Exercise inputs
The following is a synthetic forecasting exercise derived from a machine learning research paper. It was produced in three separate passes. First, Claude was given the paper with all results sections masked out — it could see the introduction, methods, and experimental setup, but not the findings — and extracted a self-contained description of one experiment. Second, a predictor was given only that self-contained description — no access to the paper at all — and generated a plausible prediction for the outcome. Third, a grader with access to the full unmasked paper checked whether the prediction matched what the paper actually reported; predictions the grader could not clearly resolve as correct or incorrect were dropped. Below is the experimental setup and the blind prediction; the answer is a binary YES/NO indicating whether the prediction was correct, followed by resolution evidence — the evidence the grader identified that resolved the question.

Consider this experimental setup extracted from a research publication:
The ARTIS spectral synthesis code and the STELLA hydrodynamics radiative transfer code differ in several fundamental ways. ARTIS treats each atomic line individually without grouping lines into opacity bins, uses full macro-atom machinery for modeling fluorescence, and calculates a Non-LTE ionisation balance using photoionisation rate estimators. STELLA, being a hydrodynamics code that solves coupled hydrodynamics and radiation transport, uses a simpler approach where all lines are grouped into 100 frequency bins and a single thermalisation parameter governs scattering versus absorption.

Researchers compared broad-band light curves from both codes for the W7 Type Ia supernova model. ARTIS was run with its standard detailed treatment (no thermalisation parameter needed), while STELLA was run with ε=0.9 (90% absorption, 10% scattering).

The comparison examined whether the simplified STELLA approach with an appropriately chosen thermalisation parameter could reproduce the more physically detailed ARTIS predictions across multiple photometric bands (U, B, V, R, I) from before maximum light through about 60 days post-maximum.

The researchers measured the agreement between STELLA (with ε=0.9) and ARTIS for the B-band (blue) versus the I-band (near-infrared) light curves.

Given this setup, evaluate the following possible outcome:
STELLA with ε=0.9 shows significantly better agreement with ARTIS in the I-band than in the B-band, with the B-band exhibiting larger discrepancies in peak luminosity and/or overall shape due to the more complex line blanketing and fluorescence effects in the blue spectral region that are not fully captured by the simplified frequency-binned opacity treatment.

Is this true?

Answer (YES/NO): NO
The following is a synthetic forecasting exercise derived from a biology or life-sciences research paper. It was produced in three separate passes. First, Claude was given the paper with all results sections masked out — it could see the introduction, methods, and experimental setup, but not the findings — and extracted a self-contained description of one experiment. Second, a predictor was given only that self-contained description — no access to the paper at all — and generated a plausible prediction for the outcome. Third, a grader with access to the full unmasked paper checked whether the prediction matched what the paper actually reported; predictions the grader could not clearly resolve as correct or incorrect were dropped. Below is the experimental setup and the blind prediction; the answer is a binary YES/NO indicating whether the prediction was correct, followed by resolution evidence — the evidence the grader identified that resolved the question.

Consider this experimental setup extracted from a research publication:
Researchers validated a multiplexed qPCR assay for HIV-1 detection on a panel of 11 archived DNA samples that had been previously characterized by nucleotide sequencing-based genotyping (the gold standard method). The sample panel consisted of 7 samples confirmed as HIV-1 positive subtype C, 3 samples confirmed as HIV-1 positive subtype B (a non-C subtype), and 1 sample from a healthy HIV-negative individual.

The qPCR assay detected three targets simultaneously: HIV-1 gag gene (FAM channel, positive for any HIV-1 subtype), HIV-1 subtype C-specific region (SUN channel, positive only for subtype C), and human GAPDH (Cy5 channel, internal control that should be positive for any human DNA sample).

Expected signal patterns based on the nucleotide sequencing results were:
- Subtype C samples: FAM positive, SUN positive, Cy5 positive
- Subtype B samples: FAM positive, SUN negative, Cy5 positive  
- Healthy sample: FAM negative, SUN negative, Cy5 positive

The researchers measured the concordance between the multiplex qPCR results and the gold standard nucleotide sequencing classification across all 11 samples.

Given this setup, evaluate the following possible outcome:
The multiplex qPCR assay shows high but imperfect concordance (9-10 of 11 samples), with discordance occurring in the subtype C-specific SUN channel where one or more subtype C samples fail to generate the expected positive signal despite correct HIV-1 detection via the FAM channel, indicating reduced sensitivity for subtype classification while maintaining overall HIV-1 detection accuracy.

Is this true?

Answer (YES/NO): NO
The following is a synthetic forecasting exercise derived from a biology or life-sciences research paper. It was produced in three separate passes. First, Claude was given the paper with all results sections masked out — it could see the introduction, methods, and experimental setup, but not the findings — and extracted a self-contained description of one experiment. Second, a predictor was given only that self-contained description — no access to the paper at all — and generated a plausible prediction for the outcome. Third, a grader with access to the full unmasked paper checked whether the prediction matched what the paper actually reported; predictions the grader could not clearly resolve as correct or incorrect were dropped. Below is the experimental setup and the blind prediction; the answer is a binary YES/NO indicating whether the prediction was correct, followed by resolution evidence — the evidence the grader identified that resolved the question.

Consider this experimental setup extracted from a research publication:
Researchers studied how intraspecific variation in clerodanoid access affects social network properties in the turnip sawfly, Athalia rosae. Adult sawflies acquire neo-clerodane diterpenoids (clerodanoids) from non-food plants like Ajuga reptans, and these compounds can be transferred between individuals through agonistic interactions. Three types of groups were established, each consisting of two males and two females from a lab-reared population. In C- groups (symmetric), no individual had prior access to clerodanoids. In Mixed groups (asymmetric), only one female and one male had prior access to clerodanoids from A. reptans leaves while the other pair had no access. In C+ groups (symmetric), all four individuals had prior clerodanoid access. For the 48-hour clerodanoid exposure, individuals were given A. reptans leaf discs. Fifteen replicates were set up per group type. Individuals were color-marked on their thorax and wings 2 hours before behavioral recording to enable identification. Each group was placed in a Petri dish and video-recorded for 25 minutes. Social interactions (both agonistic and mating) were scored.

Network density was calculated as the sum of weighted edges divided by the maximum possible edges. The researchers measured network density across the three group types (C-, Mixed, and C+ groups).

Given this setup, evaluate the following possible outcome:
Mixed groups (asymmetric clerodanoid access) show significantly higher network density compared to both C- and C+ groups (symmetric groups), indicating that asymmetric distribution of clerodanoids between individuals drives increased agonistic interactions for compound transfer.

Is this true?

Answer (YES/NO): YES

Directions for this task
Only an exact copy of all the data will do as the answer.

Answer to this task
The following is a synthetic forecasting exercise derived from a machine learning research paper. It was produced in three separate passes. First, Claude was given the paper with all results sections masked out — it could see the introduction, methods, and experimental setup, but not the findings — and extracted a self-contained description of one experiment. Second, a predictor was given only that self-contained description — no access to the paper at all — and generated a plausible prediction for the outcome. Third, a grader with access to the full unmasked paper checked whether the prediction matched what the paper actually reported; predictions the grader could not clearly resolve as correct or incorrect were dropped. Below is the experimental setup and the blind prediction; the answer is a binary YES/NO indicating whether the prediction was correct, followed by resolution evidence — the evidence the grader identified that resolved the question.

Consider this experimental setup extracted from a research publication:
The ARTIS spectral synthesis code and the STELLA hydrodynamics radiative transfer code differ in several fundamental ways. ARTIS treats each atomic line individually without grouping lines into opacity bins, uses full macro-atom machinery for modeling fluorescence, and calculates a Non-LTE ionisation balance using photoionisation rate estimators. STELLA, being a hydrodynamics code that solves coupled hydrodynamics and radiation transport, uses a simpler approach where all lines are grouped into 100 frequency bins and a single thermalisation parameter governs scattering versus absorption.

Researchers compared broad-band light curves from both codes for the W7 Type Ia supernova model. ARTIS was run with its standard detailed treatment (no thermalisation parameter needed), while STELLA was run with ε=0.9 (90% absorption, 10% scattering).

The comparison examined whether the simplified STELLA approach with an appropriately chosen thermalisation parameter could reproduce the more physically detailed ARTIS predictions across multiple photometric bands (U, B, V, R, I) from before maximum light through about 60 days post-maximum.

The researchers measured the agreement between STELLA (with ε=0.9) and ARTIS for the B-band (blue) versus the I-band (near-infrared) light curves.

Given this setup, evaluate the following possible outcome:
STELLA with ε=0.9 shows significantly better agreement with ARTIS in the I-band than in the B-band, with the B-band exhibiting larger discrepancies in peak luminosity and/or overall shape due to the more complex line blanketing and fluorescence effects in the blue spectral region that are not fully captured by the simplified frequency-binned opacity treatment.

Is this true?

Answer (YES/NO): NO
The following is a synthetic forecasting exercise derived from a biology or life-sciences research paper. It was produced in three separate passes. First, Claude was given the paper with all results sections masked out — it could see the introduction, methods, and experimental setup, but not the findings — and extracted a self-contained description of one experiment. Second, a predictor was given only that self-contained description — no access to the paper at all — and generated a plausible prediction for the outcome. Third, a grader with access to the full unmasked paper checked whether the prediction matched what the paper actually reported; predictions the grader could not clearly resolve as correct or incorrect were dropped. Below is the experimental setup and the blind prediction; the answer is a binary YES/NO indicating whether the prediction was correct, followed by resolution evidence — the evidence the grader identified that resolved the question.

Consider this experimental setup extracted from a research publication:
Researchers validated a multiplexed qPCR assay for HIV-1 detection on a panel of 11 archived DNA samples that had been previously characterized by nucleotide sequencing-based genotyping (the gold standard method). The sample panel consisted of 7 samples confirmed as HIV-1 positive subtype C, 3 samples confirmed as HIV-1 positive subtype B (a non-C subtype), and 1 sample from a healthy HIV-negative individual.

The qPCR assay detected three targets simultaneously: HIV-1 gag gene (FAM channel, positive for any HIV-1 subtype), HIV-1 subtype C-specific region (SUN channel, positive only for subtype C), and human GAPDH (Cy5 channel, internal control that should be positive for any human DNA sample).

Expected signal patterns based on the nucleotide sequencing results were:
- Subtype C samples: FAM positive, SUN positive, Cy5 positive
- Subtype B samples: FAM positive, SUN negative, Cy5 positive  
- Healthy sample: FAM negative, SUN negative, Cy5 positive

The researchers measured the concordance between the multiplex qPCR results and the gold standard nucleotide sequencing classification across all 11 samples.

Given this setup, evaluate the following possible outcome:
The multiplex qPCR assay shows high but imperfect concordance (9-10 of 11 samples), with discordance occurring in the subtype C-specific SUN channel where one or more subtype C samples fail to generate the expected positive signal despite correct HIV-1 detection via the FAM channel, indicating reduced sensitivity for subtype classification while maintaining overall HIV-1 detection accuracy.

Is this true?

Answer (YES/NO): NO
The following is a synthetic forecasting exercise derived from a biology or life-sciences research paper. It was produced in three separate passes. First, Claude was given the paper with all results sections masked out — it could see the introduction, methods, and experimental setup, but not the findings — and extracted a self-contained description of one experiment. Second, a predictor was given only that self-contained description — no access to the paper at all — and generated a plausible prediction for the outcome. Third, a grader with access to the full unmasked paper checked whether the prediction matched what the paper actually reported; predictions the grader could not clearly resolve as correct or incorrect were dropped. Below is the experimental setup and the blind prediction; the answer is a binary YES/NO indicating whether the prediction was correct, followed by resolution evidence — the evidence the grader identified that resolved the question.

Consider this experimental setup extracted from a research publication:
Researchers studied how intraspecific variation in clerodanoid access affects social network properties in the turnip sawfly, Athalia rosae. Adult sawflies acquire neo-clerodane diterpenoids (clerodanoids) from non-food plants like Ajuga reptans, and these compounds can be transferred between individuals through agonistic interactions. Three types of groups were established, each consisting of two males and two females from a lab-reared population. In C- groups (symmetric), no individual had prior access to clerodanoids. In Mixed groups (asymmetric), only one female and one male had prior access to clerodanoids from A. reptans leaves while the other pair had no access. In C+ groups (symmetric), all four individuals had prior clerodanoid access. For the 48-hour clerodanoid exposure, individuals were given A. reptans leaf discs. Fifteen replicates were set up per group type. Individuals were color-marked on their thorax and wings 2 hours before behavioral recording to enable identification. Each group was placed in a Petri dish and video-recorded for 25 minutes. Social interactions (both agonistic and mating) were scored.

Network density was calculated as the sum of weighted edges divided by the maximum possible edges. The researchers measured network density across the three group types (C-, Mixed, and C+ groups).

Given this setup, evaluate the following possible outcome:
Mixed groups (asymmetric clerodanoid access) show significantly higher network density compared to both C- and C+ groups (symmetric groups), indicating that asymmetric distribution of clerodanoids between individuals drives increased agonistic interactions for compound transfer.

Is this true?

Answer (YES/NO): YES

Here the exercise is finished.